*Supplied material*
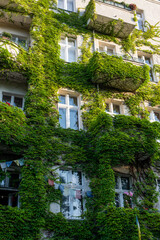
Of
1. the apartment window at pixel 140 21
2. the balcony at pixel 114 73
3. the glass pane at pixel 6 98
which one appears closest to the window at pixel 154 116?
the balcony at pixel 114 73

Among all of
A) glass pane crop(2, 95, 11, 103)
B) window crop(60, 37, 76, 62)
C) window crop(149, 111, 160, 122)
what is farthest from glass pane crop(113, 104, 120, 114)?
glass pane crop(2, 95, 11, 103)

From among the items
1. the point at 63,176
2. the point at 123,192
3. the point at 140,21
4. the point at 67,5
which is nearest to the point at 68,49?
the point at 67,5

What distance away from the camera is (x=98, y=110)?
14547 mm

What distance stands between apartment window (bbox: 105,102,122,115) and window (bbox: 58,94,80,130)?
1755 mm

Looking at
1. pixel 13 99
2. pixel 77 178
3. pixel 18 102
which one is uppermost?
pixel 13 99

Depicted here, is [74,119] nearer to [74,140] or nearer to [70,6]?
[74,140]

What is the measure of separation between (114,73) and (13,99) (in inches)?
204

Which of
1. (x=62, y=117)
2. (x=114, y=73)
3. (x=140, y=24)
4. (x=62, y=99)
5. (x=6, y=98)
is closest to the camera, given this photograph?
(x=6, y=98)

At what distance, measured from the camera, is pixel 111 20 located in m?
17.9

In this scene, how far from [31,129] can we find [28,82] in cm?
268

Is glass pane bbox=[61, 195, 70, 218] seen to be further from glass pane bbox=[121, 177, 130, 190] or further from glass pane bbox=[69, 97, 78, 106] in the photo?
glass pane bbox=[69, 97, 78, 106]

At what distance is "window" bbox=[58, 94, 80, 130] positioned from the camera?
1423cm

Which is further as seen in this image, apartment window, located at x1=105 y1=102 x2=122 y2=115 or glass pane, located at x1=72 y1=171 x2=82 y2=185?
apartment window, located at x1=105 y1=102 x2=122 y2=115

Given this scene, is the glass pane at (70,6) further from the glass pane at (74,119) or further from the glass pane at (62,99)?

*Problem details*
Your task is an exact transcription of all the data, minus the pictures.

*Exercise result*
Of
1. the apartment window at pixel 140 21
2. the balcony at pixel 114 73
3. the glass pane at pixel 6 98
which one appears closest to the window at pixel 154 116?
the balcony at pixel 114 73

Among all of
A) glass pane crop(2, 95, 11, 103)
B) window crop(60, 37, 76, 62)
C) window crop(149, 111, 160, 122)
what is farthest from glass pane crop(113, 104, 120, 114)?
glass pane crop(2, 95, 11, 103)

From among the items
1. the point at 63,176
2. the point at 123,192
3. the point at 140,21
4. the point at 67,5
which is nearest to the point at 68,49?
the point at 67,5

What distance away from the camera is (x=98, y=110)?
14547 mm

What distance stands between apartment window (bbox: 105,102,122,115) and window (bbox: 58,94,80,130)?
1755 mm

Looking at
1. pixel 13 99
2. pixel 77 178
3. pixel 18 102
which one is uppermost?
pixel 13 99

Depicted here, is [74,119] nearer to [74,140] or nearer to [70,6]?
[74,140]

What is the measure of separation between (114,73) and (13,99) (in inches)?
204

Which of
1. (x=62, y=117)
2. (x=114, y=73)
3. (x=140, y=24)
4. (x=62, y=99)
5. (x=6, y=98)
is closest to the camera, given this photograph?
(x=6, y=98)

At what distance, measured from the camera, is pixel 111 20 located in m?
17.9

In this scene, how far from [31,129] can we find [28,82] in cm?
268

Is glass pane bbox=[61, 195, 70, 218] seen to be further from glass pane bbox=[121, 177, 130, 190] or further from glass pane bbox=[69, 97, 78, 106] in the photo?
glass pane bbox=[69, 97, 78, 106]

At what distance is "window" bbox=[58, 94, 80, 130] positioned from the camera?
1423cm

Which is further as seen in this image, apartment window, located at x1=105 y1=102 x2=122 y2=115 or glass pane, located at x1=72 y1=171 x2=82 y2=185?
apartment window, located at x1=105 y1=102 x2=122 y2=115

Given this scene, is the glass pane at (70,6) further from the glass pane at (74,119) or further from the glass pane at (62,99)?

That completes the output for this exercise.